The S&P 500 was down nearly 1% yesterday as the VIX exceeded 20 at times, closing at 19.26. This suggests expected index price volatility of just over 18% over the next 30 days at 99.9% confidence. That corresponds to an over 1% possible change in the mean expected NGDP growth rate. Of course, the VIX typically rises with fears of losses.
So, why has the VIX been higher since July? While there’ve been some real factors like flair-ups in the Middle East conflict, and there was a short-lived crisis caused by nominal shocks in Japan and South Korea a month ago, the principle problem is the loss of Fed credibility in hitting it’s mean 2% core PCE inflation target. As you can see in the chart below, the inverse relationship between the VIX and the 5-year inflation breakeven is clear. The 5-year breakeven reveals market expectations for mean inflation over the next 5 years.
This is the conundrum inflation targeting represents. Inflation has been too high, and inflation targeting is counter-cyclical, but if the Fed fails to convince markets it will respect its inflation target, then expectations become unanchored and markets begin to fear negative nominal shocks. This obviously makes for markets that are several factors more volatile than necessary.
This is why shifting to an NGDP level targeting regime is so important. It can be done in a number of ways, including targeting the S&P 500 earnings yield. Scott Sumner’s idea of the Fed creating a subsidized NGDP futures market is better, more directly addressing the problem, but targeting the S&P 500 earnings yield would lead to far better stabilization policy than has ever existed.
This is because there is an equililbrium relationship between NGDP growth and the S&P 500 earnings yield, with a mean difference of only 0.04% since 1990. This reflects the classical economic principle that there is an equilibrium relationship between the economic growth rate and the rate of return on capital.
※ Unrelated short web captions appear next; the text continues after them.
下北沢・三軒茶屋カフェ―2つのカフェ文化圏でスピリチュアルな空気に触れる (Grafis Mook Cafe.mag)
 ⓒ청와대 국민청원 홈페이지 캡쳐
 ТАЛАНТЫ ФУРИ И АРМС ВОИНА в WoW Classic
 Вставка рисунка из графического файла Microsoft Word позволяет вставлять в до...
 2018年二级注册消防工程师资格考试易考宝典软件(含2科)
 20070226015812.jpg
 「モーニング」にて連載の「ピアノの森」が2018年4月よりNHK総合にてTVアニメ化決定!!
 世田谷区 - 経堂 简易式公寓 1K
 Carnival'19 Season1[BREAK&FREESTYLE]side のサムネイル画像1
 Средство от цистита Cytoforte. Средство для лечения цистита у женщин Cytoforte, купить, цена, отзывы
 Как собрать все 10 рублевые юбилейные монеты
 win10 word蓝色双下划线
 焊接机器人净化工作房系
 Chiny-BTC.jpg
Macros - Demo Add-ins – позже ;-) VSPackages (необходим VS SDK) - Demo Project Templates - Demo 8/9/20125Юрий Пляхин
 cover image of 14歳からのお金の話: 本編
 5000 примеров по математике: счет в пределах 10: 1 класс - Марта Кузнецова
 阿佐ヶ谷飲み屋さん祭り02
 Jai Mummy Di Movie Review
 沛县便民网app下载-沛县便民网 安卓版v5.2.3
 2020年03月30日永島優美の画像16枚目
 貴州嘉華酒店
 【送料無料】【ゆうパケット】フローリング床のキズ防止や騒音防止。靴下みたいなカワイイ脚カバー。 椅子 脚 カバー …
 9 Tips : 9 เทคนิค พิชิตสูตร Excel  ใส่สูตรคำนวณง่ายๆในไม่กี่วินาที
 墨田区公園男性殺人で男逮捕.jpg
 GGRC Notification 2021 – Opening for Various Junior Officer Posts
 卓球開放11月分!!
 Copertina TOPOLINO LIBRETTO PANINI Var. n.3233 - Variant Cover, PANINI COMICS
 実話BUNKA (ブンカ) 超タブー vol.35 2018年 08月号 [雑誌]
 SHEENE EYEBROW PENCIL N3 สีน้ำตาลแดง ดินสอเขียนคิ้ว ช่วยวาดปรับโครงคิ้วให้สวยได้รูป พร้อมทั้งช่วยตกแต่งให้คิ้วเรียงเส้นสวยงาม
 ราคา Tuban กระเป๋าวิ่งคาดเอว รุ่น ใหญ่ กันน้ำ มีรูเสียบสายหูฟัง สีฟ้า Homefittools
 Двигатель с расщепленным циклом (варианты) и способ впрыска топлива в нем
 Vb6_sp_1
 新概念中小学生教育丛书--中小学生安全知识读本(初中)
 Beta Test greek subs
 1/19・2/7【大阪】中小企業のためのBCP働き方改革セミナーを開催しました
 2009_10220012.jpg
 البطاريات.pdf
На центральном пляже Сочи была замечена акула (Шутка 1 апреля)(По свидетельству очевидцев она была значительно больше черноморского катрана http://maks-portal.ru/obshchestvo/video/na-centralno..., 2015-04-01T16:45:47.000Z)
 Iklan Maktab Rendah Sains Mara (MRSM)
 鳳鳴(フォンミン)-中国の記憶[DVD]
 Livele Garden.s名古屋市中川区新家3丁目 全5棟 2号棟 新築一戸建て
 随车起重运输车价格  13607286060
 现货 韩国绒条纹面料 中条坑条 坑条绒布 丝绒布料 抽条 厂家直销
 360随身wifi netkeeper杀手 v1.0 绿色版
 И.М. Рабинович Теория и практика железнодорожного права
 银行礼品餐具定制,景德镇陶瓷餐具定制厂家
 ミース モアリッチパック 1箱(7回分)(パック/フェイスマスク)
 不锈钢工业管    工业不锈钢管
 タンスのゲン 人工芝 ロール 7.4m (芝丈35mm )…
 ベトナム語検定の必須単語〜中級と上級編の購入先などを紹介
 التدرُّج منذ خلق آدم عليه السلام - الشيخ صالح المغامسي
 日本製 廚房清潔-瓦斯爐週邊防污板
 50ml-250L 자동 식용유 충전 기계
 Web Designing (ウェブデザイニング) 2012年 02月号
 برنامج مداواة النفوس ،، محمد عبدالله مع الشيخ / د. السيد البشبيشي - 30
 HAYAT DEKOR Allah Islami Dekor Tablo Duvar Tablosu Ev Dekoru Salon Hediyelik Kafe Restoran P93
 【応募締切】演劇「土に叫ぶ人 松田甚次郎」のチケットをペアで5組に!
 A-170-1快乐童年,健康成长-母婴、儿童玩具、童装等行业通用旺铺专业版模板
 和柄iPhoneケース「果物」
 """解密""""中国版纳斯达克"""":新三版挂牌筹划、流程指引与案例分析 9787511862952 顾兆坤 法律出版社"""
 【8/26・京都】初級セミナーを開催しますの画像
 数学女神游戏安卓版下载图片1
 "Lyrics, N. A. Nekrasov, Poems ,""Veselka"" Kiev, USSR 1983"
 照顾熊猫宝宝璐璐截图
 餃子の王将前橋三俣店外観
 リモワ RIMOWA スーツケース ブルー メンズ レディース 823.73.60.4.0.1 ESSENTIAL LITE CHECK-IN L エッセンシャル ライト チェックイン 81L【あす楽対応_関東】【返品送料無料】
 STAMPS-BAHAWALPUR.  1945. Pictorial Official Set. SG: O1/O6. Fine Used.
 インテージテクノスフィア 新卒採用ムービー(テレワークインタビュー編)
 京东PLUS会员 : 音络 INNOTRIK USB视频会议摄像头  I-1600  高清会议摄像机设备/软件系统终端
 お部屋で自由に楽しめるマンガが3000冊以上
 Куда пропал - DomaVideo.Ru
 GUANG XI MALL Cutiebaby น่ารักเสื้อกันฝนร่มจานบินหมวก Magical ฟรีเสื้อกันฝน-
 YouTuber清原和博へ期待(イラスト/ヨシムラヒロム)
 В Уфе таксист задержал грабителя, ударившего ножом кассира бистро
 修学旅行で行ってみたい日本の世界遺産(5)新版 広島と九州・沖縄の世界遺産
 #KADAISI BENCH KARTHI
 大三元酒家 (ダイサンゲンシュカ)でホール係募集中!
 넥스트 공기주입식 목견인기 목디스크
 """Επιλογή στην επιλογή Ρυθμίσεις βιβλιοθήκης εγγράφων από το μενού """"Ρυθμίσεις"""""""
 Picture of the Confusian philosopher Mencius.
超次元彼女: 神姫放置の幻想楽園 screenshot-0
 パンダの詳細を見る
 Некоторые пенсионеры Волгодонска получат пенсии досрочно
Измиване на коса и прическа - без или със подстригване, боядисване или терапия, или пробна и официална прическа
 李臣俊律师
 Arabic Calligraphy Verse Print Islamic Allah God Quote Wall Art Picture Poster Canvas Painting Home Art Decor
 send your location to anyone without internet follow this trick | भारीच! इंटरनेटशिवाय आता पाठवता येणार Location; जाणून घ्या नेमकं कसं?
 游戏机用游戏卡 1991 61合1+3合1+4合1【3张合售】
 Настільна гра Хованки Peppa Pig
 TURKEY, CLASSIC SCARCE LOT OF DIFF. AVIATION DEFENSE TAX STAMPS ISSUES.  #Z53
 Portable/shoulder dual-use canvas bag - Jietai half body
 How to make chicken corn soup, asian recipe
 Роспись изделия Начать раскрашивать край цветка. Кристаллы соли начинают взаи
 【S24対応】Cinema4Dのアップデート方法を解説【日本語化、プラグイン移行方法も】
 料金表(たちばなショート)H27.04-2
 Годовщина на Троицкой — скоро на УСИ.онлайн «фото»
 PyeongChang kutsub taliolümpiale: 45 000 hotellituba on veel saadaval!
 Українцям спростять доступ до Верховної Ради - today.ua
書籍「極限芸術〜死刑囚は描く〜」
Note: This post, as is the case with all my posts, should not be construed as offering investment advice. Such advice should be tailored to the individual investor by qualified professionals who, ideally, are fiduciaries.
Data: FRED was the source of all data for this post.
Enlightening presentation on why the VIX , since late July - early August, remains well above 16.00%.
Stephen Innes , @steveinnes123 , wrote in detail about the Yen carry trade and its impact on US Equities.
The majority of market participants, even high ranking economists in investment companies, believed that the Yen's carry trade is the main factor of volatility during August and early September.
Stephen Innes wrote that the carry trade effect was exhausted most of its potential within the first 5 days after the BoJ's announcement of 0,10% rise of interest rates, which was a continuation of the previous 0.15% rise.
After the end of August, no matter the variety of explanations were given by vatious macro analysts, the VIX above 16.00% remained a mystery.
Thank you, Mike , for the clarification and the additional information about what FED's target should be in the post 1990 economic conditions.
I think that targeting the NGDP is the most acceptable proposal amongst today's economists.